Since most of these services are useful to the community, their cost is borne entirely by the Institute. For potential projects with a scope limited to one group, they may be invoiced according to the scope of the task (to be assessed by the DDI).

HPC Cluster

The de Duve Institute has a high-performance computing cluster. You can find all useful information, including documentation in the form of a WIKI, on the cluster's intranet page. The cluster is made up of several groups of machines with dedicated profiles.

  • 1 entry node (ddus): the so-called “ddus” machine is intended to be dedicated to users. It has 64Gb of RAM and 8 cores (16 threads), a local storage space of 12 Tb in RAID 1, as well as a 1Tb SSD dedicated to MySQL. It allows users to test their jobs locally before submitting them. The storage space allows researchers using this cluster to more easily transfer information such as datasets that probably need to be developed/stored directly on the cluster. The software installed on ddus are all deployed identically on all the machines in the cluster.

  • 10 nodes with high computing capacity (dd01-dd10): these machines are used for all the services offered; and represent the largest net labor force in the cluster. Their configuration has been designed with the objective of maximizing the number of cores, the amount of ram installed and both HDD and SSHD disk space. Shared storage is made available in a single volume of ~600Tb via BGFS on ZDF (RAID 5). Each of the 10 machines has 2 AMD Epyc 7281 CPUs (16 Cores @ 2.1Ghz) and 128 Gb of RAM. They offer a total of 320 cores (740 threads), 1.2 Tb of RAM and 1.1 Pb of raw storage.
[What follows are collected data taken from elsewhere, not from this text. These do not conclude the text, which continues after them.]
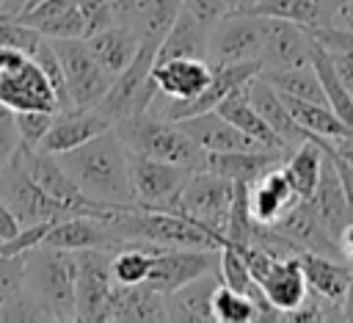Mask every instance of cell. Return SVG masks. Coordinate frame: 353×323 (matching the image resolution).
Instances as JSON below:
<instances>
[{
  "instance_id": "obj_1",
  "label": "cell",
  "mask_w": 353,
  "mask_h": 323,
  "mask_svg": "<svg viewBox=\"0 0 353 323\" xmlns=\"http://www.w3.org/2000/svg\"><path fill=\"white\" fill-rule=\"evenodd\" d=\"M69 177L80 185L85 196L110 207H130L135 204L130 166H127V146L119 138L116 127L94 135L91 141L55 155Z\"/></svg>"
},
{
  "instance_id": "obj_2",
  "label": "cell",
  "mask_w": 353,
  "mask_h": 323,
  "mask_svg": "<svg viewBox=\"0 0 353 323\" xmlns=\"http://www.w3.org/2000/svg\"><path fill=\"white\" fill-rule=\"evenodd\" d=\"M113 127H116L119 138L124 141V146L135 155L168 160V163L185 166L190 171H204V149L174 119L143 110V113L116 121Z\"/></svg>"
},
{
  "instance_id": "obj_3",
  "label": "cell",
  "mask_w": 353,
  "mask_h": 323,
  "mask_svg": "<svg viewBox=\"0 0 353 323\" xmlns=\"http://www.w3.org/2000/svg\"><path fill=\"white\" fill-rule=\"evenodd\" d=\"M77 254L55 246H36L25 254V287L47 306L52 320H77L74 312Z\"/></svg>"
},
{
  "instance_id": "obj_4",
  "label": "cell",
  "mask_w": 353,
  "mask_h": 323,
  "mask_svg": "<svg viewBox=\"0 0 353 323\" xmlns=\"http://www.w3.org/2000/svg\"><path fill=\"white\" fill-rule=\"evenodd\" d=\"M157 44L160 41H154V39H141V50L135 52V58L113 77L108 94L99 99L97 110L110 124H116V121H121L127 116L149 110L154 97L160 94L157 83L152 77V63H154Z\"/></svg>"
},
{
  "instance_id": "obj_5",
  "label": "cell",
  "mask_w": 353,
  "mask_h": 323,
  "mask_svg": "<svg viewBox=\"0 0 353 323\" xmlns=\"http://www.w3.org/2000/svg\"><path fill=\"white\" fill-rule=\"evenodd\" d=\"M237 185L215 171H193L179 193V202L171 213L185 215L188 221L199 224L201 229L212 232L226 243V226H229V213L234 202Z\"/></svg>"
},
{
  "instance_id": "obj_6",
  "label": "cell",
  "mask_w": 353,
  "mask_h": 323,
  "mask_svg": "<svg viewBox=\"0 0 353 323\" xmlns=\"http://www.w3.org/2000/svg\"><path fill=\"white\" fill-rule=\"evenodd\" d=\"M50 41L58 52L72 108H97L99 99L108 94L113 75L94 58L85 39H50Z\"/></svg>"
},
{
  "instance_id": "obj_7",
  "label": "cell",
  "mask_w": 353,
  "mask_h": 323,
  "mask_svg": "<svg viewBox=\"0 0 353 323\" xmlns=\"http://www.w3.org/2000/svg\"><path fill=\"white\" fill-rule=\"evenodd\" d=\"M268 17L259 14H226L210 28L207 61L212 66L262 61Z\"/></svg>"
},
{
  "instance_id": "obj_8",
  "label": "cell",
  "mask_w": 353,
  "mask_h": 323,
  "mask_svg": "<svg viewBox=\"0 0 353 323\" xmlns=\"http://www.w3.org/2000/svg\"><path fill=\"white\" fill-rule=\"evenodd\" d=\"M127 166H130V182H132L135 204L149 207V210H174L188 177L193 174L185 166H176L168 160H154L146 155H135L130 149H127Z\"/></svg>"
},
{
  "instance_id": "obj_9",
  "label": "cell",
  "mask_w": 353,
  "mask_h": 323,
  "mask_svg": "<svg viewBox=\"0 0 353 323\" xmlns=\"http://www.w3.org/2000/svg\"><path fill=\"white\" fill-rule=\"evenodd\" d=\"M0 199L14 210L22 226L69 218V213L28 174L19 155H14L6 166H0Z\"/></svg>"
},
{
  "instance_id": "obj_10",
  "label": "cell",
  "mask_w": 353,
  "mask_h": 323,
  "mask_svg": "<svg viewBox=\"0 0 353 323\" xmlns=\"http://www.w3.org/2000/svg\"><path fill=\"white\" fill-rule=\"evenodd\" d=\"M0 105L17 110H61L58 94L33 58H22L0 72Z\"/></svg>"
},
{
  "instance_id": "obj_11",
  "label": "cell",
  "mask_w": 353,
  "mask_h": 323,
  "mask_svg": "<svg viewBox=\"0 0 353 323\" xmlns=\"http://www.w3.org/2000/svg\"><path fill=\"white\" fill-rule=\"evenodd\" d=\"M77 254V282H74V312L77 320H105V306L113 290L110 254L108 248H83Z\"/></svg>"
},
{
  "instance_id": "obj_12",
  "label": "cell",
  "mask_w": 353,
  "mask_h": 323,
  "mask_svg": "<svg viewBox=\"0 0 353 323\" xmlns=\"http://www.w3.org/2000/svg\"><path fill=\"white\" fill-rule=\"evenodd\" d=\"M221 248H160L152 260L146 284L160 293H174L176 287L218 271Z\"/></svg>"
},
{
  "instance_id": "obj_13",
  "label": "cell",
  "mask_w": 353,
  "mask_h": 323,
  "mask_svg": "<svg viewBox=\"0 0 353 323\" xmlns=\"http://www.w3.org/2000/svg\"><path fill=\"white\" fill-rule=\"evenodd\" d=\"M317 36L290 19L268 17L265 28V50H262V69H295V66H312Z\"/></svg>"
},
{
  "instance_id": "obj_14",
  "label": "cell",
  "mask_w": 353,
  "mask_h": 323,
  "mask_svg": "<svg viewBox=\"0 0 353 323\" xmlns=\"http://www.w3.org/2000/svg\"><path fill=\"white\" fill-rule=\"evenodd\" d=\"M113 124L97 110V108H66V110H55L52 124L47 130V135L41 138L39 149L50 152V155H61L69 152L85 141H91L94 135L110 130Z\"/></svg>"
},
{
  "instance_id": "obj_15",
  "label": "cell",
  "mask_w": 353,
  "mask_h": 323,
  "mask_svg": "<svg viewBox=\"0 0 353 323\" xmlns=\"http://www.w3.org/2000/svg\"><path fill=\"white\" fill-rule=\"evenodd\" d=\"M152 77L160 97L193 99L207 88L212 77V63L207 58H165L152 63Z\"/></svg>"
},
{
  "instance_id": "obj_16",
  "label": "cell",
  "mask_w": 353,
  "mask_h": 323,
  "mask_svg": "<svg viewBox=\"0 0 353 323\" xmlns=\"http://www.w3.org/2000/svg\"><path fill=\"white\" fill-rule=\"evenodd\" d=\"M44 246L83 251V248H108L116 251L124 246L121 237L113 235L105 218L97 215H69L63 221H55L44 237Z\"/></svg>"
},
{
  "instance_id": "obj_17",
  "label": "cell",
  "mask_w": 353,
  "mask_h": 323,
  "mask_svg": "<svg viewBox=\"0 0 353 323\" xmlns=\"http://www.w3.org/2000/svg\"><path fill=\"white\" fill-rule=\"evenodd\" d=\"M182 130L204 149V152H234V149H268L262 141L245 135L218 110H204L188 119H179Z\"/></svg>"
},
{
  "instance_id": "obj_18",
  "label": "cell",
  "mask_w": 353,
  "mask_h": 323,
  "mask_svg": "<svg viewBox=\"0 0 353 323\" xmlns=\"http://www.w3.org/2000/svg\"><path fill=\"white\" fill-rule=\"evenodd\" d=\"M256 284L262 287L265 298L279 312H284V317L309 298V282H306V273L298 257H273Z\"/></svg>"
},
{
  "instance_id": "obj_19",
  "label": "cell",
  "mask_w": 353,
  "mask_h": 323,
  "mask_svg": "<svg viewBox=\"0 0 353 323\" xmlns=\"http://www.w3.org/2000/svg\"><path fill=\"white\" fill-rule=\"evenodd\" d=\"M287 149H234V152H204V168L232 182H256L268 171L279 168Z\"/></svg>"
},
{
  "instance_id": "obj_20",
  "label": "cell",
  "mask_w": 353,
  "mask_h": 323,
  "mask_svg": "<svg viewBox=\"0 0 353 323\" xmlns=\"http://www.w3.org/2000/svg\"><path fill=\"white\" fill-rule=\"evenodd\" d=\"M105 320H168V306H165V293L149 287L146 282L141 284H113L108 306H105Z\"/></svg>"
},
{
  "instance_id": "obj_21",
  "label": "cell",
  "mask_w": 353,
  "mask_h": 323,
  "mask_svg": "<svg viewBox=\"0 0 353 323\" xmlns=\"http://www.w3.org/2000/svg\"><path fill=\"white\" fill-rule=\"evenodd\" d=\"M301 202V196L292 190L290 179L284 177L281 166L268 171L265 177H259L256 182L248 185V204H251V218L256 224H276L284 213H290L295 204Z\"/></svg>"
},
{
  "instance_id": "obj_22",
  "label": "cell",
  "mask_w": 353,
  "mask_h": 323,
  "mask_svg": "<svg viewBox=\"0 0 353 323\" xmlns=\"http://www.w3.org/2000/svg\"><path fill=\"white\" fill-rule=\"evenodd\" d=\"M17 22L36 28L47 39H85L77 0H39L33 8L19 14Z\"/></svg>"
},
{
  "instance_id": "obj_23",
  "label": "cell",
  "mask_w": 353,
  "mask_h": 323,
  "mask_svg": "<svg viewBox=\"0 0 353 323\" xmlns=\"http://www.w3.org/2000/svg\"><path fill=\"white\" fill-rule=\"evenodd\" d=\"M298 262H301V268L306 273L309 293L342 306V298H345L350 276H353V265L350 262H339L336 257L314 254V251H301Z\"/></svg>"
},
{
  "instance_id": "obj_24",
  "label": "cell",
  "mask_w": 353,
  "mask_h": 323,
  "mask_svg": "<svg viewBox=\"0 0 353 323\" xmlns=\"http://www.w3.org/2000/svg\"><path fill=\"white\" fill-rule=\"evenodd\" d=\"M248 99H251V105L259 110V116L270 124V130L290 146V149H295L301 141H306L309 135H306V130L303 127H298V121L290 116V110H287V102H284V97H281V91H276L268 80H262L259 75L248 83Z\"/></svg>"
},
{
  "instance_id": "obj_25",
  "label": "cell",
  "mask_w": 353,
  "mask_h": 323,
  "mask_svg": "<svg viewBox=\"0 0 353 323\" xmlns=\"http://www.w3.org/2000/svg\"><path fill=\"white\" fill-rule=\"evenodd\" d=\"M85 44L94 52V58L116 77L141 50V33L127 22H113V25L85 36Z\"/></svg>"
},
{
  "instance_id": "obj_26",
  "label": "cell",
  "mask_w": 353,
  "mask_h": 323,
  "mask_svg": "<svg viewBox=\"0 0 353 323\" xmlns=\"http://www.w3.org/2000/svg\"><path fill=\"white\" fill-rule=\"evenodd\" d=\"M221 284L218 271L204 273L174 293H165V306H168V320H188V323H210L212 317V293Z\"/></svg>"
},
{
  "instance_id": "obj_27",
  "label": "cell",
  "mask_w": 353,
  "mask_h": 323,
  "mask_svg": "<svg viewBox=\"0 0 353 323\" xmlns=\"http://www.w3.org/2000/svg\"><path fill=\"white\" fill-rule=\"evenodd\" d=\"M306 202L312 204V210L317 213V218L325 224V229L331 235H336V237L353 221L350 207H347V199H345V190H342V182H339V174H336V166L331 163L328 152H325V160H323L320 182H317L312 199H306Z\"/></svg>"
},
{
  "instance_id": "obj_28",
  "label": "cell",
  "mask_w": 353,
  "mask_h": 323,
  "mask_svg": "<svg viewBox=\"0 0 353 323\" xmlns=\"http://www.w3.org/2000/svg\"><path fill=\"white\" fill-rule=\"evenodd\" d=\"M207 39H210V25L199 22L190 11L179 8L176 19L165 30V36L157 44L154 61L165 58H207Z\"/></svg>"
},
{
  "instance_id": "obj_29",
  "label": "cell",
  "mask_w": 353,
  "mask_h": 323,
  "mask_svg": "<svg viewBox=\"0 0 353 323\" xmlns=\"http://www.w3.org/2000/svg\"><path fill=\"white\" fill-rule=\"evenodd\" d=\"M251 83V80H248ZM248 83L245 86H240V88H234V91H229L212 110H218L223 119H229L234 127H240L245 135H251V138H256V141H262L268 149H287L290 152V146L270 130V124L259 116V110L251 105V99H248Z\"/></svg>"
},
{
  "instance_id": "obj_30",
  "label": "cell",
  "mask_w": 353,
  "mask_h": 323,
  "mask_svg": "<svg viewBox=\"0 0 353 323\" xmlns=\"http://www.w3.org/2000/svg\"><path fill=\"white\" fill-rule=\"evenodd\" d=\"M323 160H325V152H323L320 141L312 135L287 152L281 171L301 199H312V193L320 182V174H323Z\"/></svg>"
},
{
  "instance_id": "obj_31",
  "label": "cell",
  "mask_w": 353,
  "mask_h": 323,
  "mask_svg": "<svg viewBox=\"0 0 353 323\" xmlns=\"http://www.w3.org/2000/svg\"><path fill=\"white\" fill-rule=\"evenodd\" d=\"M281 97H284V102H287L290 116L298 121V127L306 130V135H317V138H328V141L353 135V127H347L328 105L309 102V99H298V97H290V94H281Z\"/></svg>"
},
{
  "instance_id": "obj_32",
  "label": "cell",
  "mask_w": 353,
  "mask_h": 323,
  "mask_svg": "<svg viewBox=\"0 0 353 323\" xmlns=\"http://www.w3.org/2000/svg\"><path fill=\"white\" fill-rule=\"evenodd\" d=\"M312 66L323 83V91H325V99H328V108L347 124L353 127V97L350 91L345 88L342 77H339V69L334 63V52L325 47V44H317L314 50V58H312Z\"/></svg>"
},
{
  "instance_id": "obj_33",
  "label": "cell",
  "mask_w": 353,
  "mask_h": 323,
  "mask_svg": "<svg viewBox=\"0 0 353 323\" xmlns=\"http://www.w3.org/2000/svg\"><path fill=\"white\" fill-rule=\"evenodd\" d=\"M262 80H268L276 91L298 97V99H309V102H320L328 105L323 83L314 72V66H295V69H262L259 72Z\"/></svg>"
},
{
  "instance_id": "obj_34",
  "label": "cell",
  "mask_w": 353,
  "mask_h": 323,
  "mask_svg": "<svg viewBox=\"0 0 353 323\" xmlns=\"http://www.w3.org/2000/svg\"><path fill=\"white\" fill-rule=\"evenodd\" d=\"M251 14L259 17H281L298 22L309 30L323 28L331 14V0H262Z\"/></svg>"
},
{
  "instance_id": "obj_35",
  "label": "cell",
  "mask_w": 353,
  "mask_h": 323,
  "mask_svg": "<svg viewBox=\"0 0 353 323\" xmlns=\"http://www.w3.org/2000/svg\"><path fill=\"white\" fill-rule=\"evenodd\" d=\"M212 317L221 323H254L256 320V304L251 295L237 293L221 282L212 293Z\"/></svg>"
},
{
  "instance_id": "obj_36",
  "label": "cell",
  "mask_w": 353,
  "mask_h": 323,
  "mask_svg": "<svg viewBox=\"0 0 353 323\" xmlns=\"http://www.w3.org/2000/svg\"><path fill=\"white\" fill-rule=\"evenodd\" d=\"M0 320H52L47 306L22 284L0 298Z\"/></svg>"
},
{
  "instance_id": "obj_37",
  "label": "cell",
  "mask_w": 353,
  "mask_h": 323,
  "mask_svg": "<svg viewBox=\"0 0 353 323\" xmlns=\"http://www.w3.org/2000/svg\"><path fill=\"white\" fill-rule=\"evenodd\" d=\"M50 110H17V127H19V138L25 146H39L41 138L47 135L50 124H52Z\"/></svg>"
},
{
  "instance_id": "obj_38",
  "label": "cell",
  "mask_w": 353,
  "mask_h": 323,
  "mask_svg": "<svg viewBox=\"0 0 353 323\" xmlns=\"http://www.w3.org/2000/svg\"><path fill=\"white\" fill-rule=\"evenodd\" d=\"M77 8H80V17H83V25H85V36H91V33L116 22L110 0H77Z\"/></svg>"
},
{
  "instance_id": "obj_39",
  "label": "cell",
  "mask_w": 353,
  "mask_h": 323,
  "mask_svg": "<svg viewBox=\"0 0 353 323\" xmlns=\"http://www.w3.org/2000/svg\"><path fill=\"white\" fill-rule=\"evenodd\" d=\"M19 127H17V113L6 105H0V166H6L17 149H19Z\"/></svg>"
},
{
  "instance_id": "obj_40",
  "label": "cell",
  "mask_w": 353,
  "mask_h": 323,
  "mask_svg": "<svg viewBox=\"0 0 353 323\" xmlns=\"http://www.w3.org/2000/svg\"><path fill=\"white\" fill-rule=\"evenodd\" d=\"M312 138H317V135H312ZM317 141L328 152L331 163L336 166V174H339V182H342V190H345V199H347V207H350V215H353V157L339 152L328 138H317Z\"/></svg>"
},
{
  "instance_id": "obj_41",
  "label": "cell",
  "mask_w": 353,
  "mask_h": 323,
  "mask_svg": "<svg viewBox=\"0 0 353 323\" xmlns=\"http://www.w3.org/2000/svg\"><path fill=\"white\" fill-rule=\"evenodd\" d=\"M22 282H25V254L19 257L0 254V298L22 287Z\"/></svg>"
},
{
  "instance_id": "obj_42",
  "label": "cell",
  "mask_w": 353,
  "mask_h": 323,
  "mask_svg": "<svg viewBox=\"0 0 353 323\" xmlns=\"http://www.w3.org/2000/svg\"><path fill=\"white\" fill-rule=\"evenodd\" d=\"M182 8L190 11L199 22H204V25H210V28H212L221 17L229 14V3H226V0H182Z\"/></svg>"
},
{
  "instance_id": "obj_43",
  "label": "cell",
  "mask_w": 353,
  "mask_h": 323,
  "mask_svg": "<svg viewBox=\"0 0 353 323\" xmlns=\"http://www.w3.org/2000/svg\"><path fill=\"white\" fill-rule=\"evenodd\" d=\"M312 33H314L317 41L325 44L328 50L350 52V55H353V33H350V30H339V28H328V25H323V28H314Z\"/></svg>"
},
{
  "instance_id": "obj_44",
  "label": "cell",
  "mask_w": 353,
  "mask_h": 323,
  "mask_svg": "<svg viewBox=\"0 0 353 323\" xmlns=\"http://www.w3.org/2000/svg\"><path fill=\"white\" fill-rule=\"evenodd\" d=\"M328 28H339V30H350L353 33V0H339L331 14H328Z\"/></svg>"
},
{
  "instance_id": "obj_45",
  "label": "cell",
  "mask_w": 353,
  "mask_h": 323,
  "mask_svg": "<svg viewBox=\"0 0 353 323\" xmlns=\"http://www.w3.org/2000/svg\"><path fill=\"white\" fill-rule=\"evenodd\" d=\"M19 229H22L19 218H17V215H14V210L0 199V243H6V240H11V237H17V235H19Z\"/></svg>"
},
{
  "instance_id": "obj_46",
  "label": "cell",
  "mask_w": 353,
  "mask_h": 323,
  "mask_svg": "<svg viewBox=\"0 0 353 323\" xmlns=\"http://www.w3.org/2000/svg\"><path fill=\"white\" fill-rule=\"evenodd\" d=\"M141 6H143V0H110V8L116 14V22H127V25L135 22Z\"/></svg>"
},
{
  "instance_id": "obj_47",
  "label": "cell",
  "mask_w": 353,
  "mask_h": 323,
  "mask_svg": "<svg viewBox=\"0 0 353 323\" xmlns=\"http://www.w3.org/2000/svg\"><path fill=\"white\" fill-rule=\"evenodd\" d=\"M39 0H0V19H17L28 8H33Z\"/></svg>"
},
{
  "instance_id": "obj_48",
  "label": "cell",
  "mask_w": 353,
  "mask_h": 323,
  "mask_svg": "<svg viewBox=\"0 0 353 323\" xmlns=\"http://www.w3.org/2000/svg\"><path fill=\"white\" fill-rule=\"evenodd\" d=\"M339 248H342V254L353 262V221L339 232Z\"/></svg>"
},
{
  "instance_id": "obj_49",
  "label": "cell",
  "mask_w": 353,
  "mask_h": 323,
  "mask_svg": "<svg viewBox=\"0 0 353 323\" xmlns=\"http://www.w3.org/2000/svg\"><path fill=\"white\" fill-rule=\"evenodd\" d=\"M353 265V262H350ZM342 320H353V276H350V284H347V293L342 298Z\"/></svg>"
},
{
  "instance_id": "obj_50",
  "label": "cell",
  "mask_w": 353,
  "mask_h": 323,
  "mask_svg": "<svg viewBox=\"0 0 353 323\" xmlns=\"http://www.w3.org/2000/svg\"><path fill=\"white\" fill-rule=\"evenodd\" d=\"M336 3H339V0H331V8H334V6H336Z\"/></svg>"
}]
</instances>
  • 2 nodes with high memory capacity (ddc1-ddc2): these machines with more modest processors, however, have a lot of RAM memory at their disposal, allowing certain very memory-intensive analyzes to be carried out. Each of the 2 machines has 64-core AMD CPUs and 256 Gb of RAM. They offer a total of 128 cores, 512 Gb of RAM and 8 Tb of storage.

  • 2 nodes dedicated to GPUs (dd-gpu01 – dd-gpu02): these machines are equipped with GPUs (graphics processors) allowing to run at high speed certain applications taking advantage of this technology (e.g. Alphafold). The dd-gpu01 machine is equipped with an RTX 3080Ti GPU (10,240 CUDA cores, 12G memory), 2 AMD CPUs (12 cores each) and 220 GB of RAM. The dd-gpu02 machine is equipped with 4 GTX 1070Ti GPUs (2,432 CUDA cores, 8G memory), 2 AMD CPUs (12 cores each) and 220 GB of RAM.

  • 3 backup nodes: these machines are dedicated to the replication of cluster data in order to overcome any hardware problems that may arise and guarantee the integrity of stored data.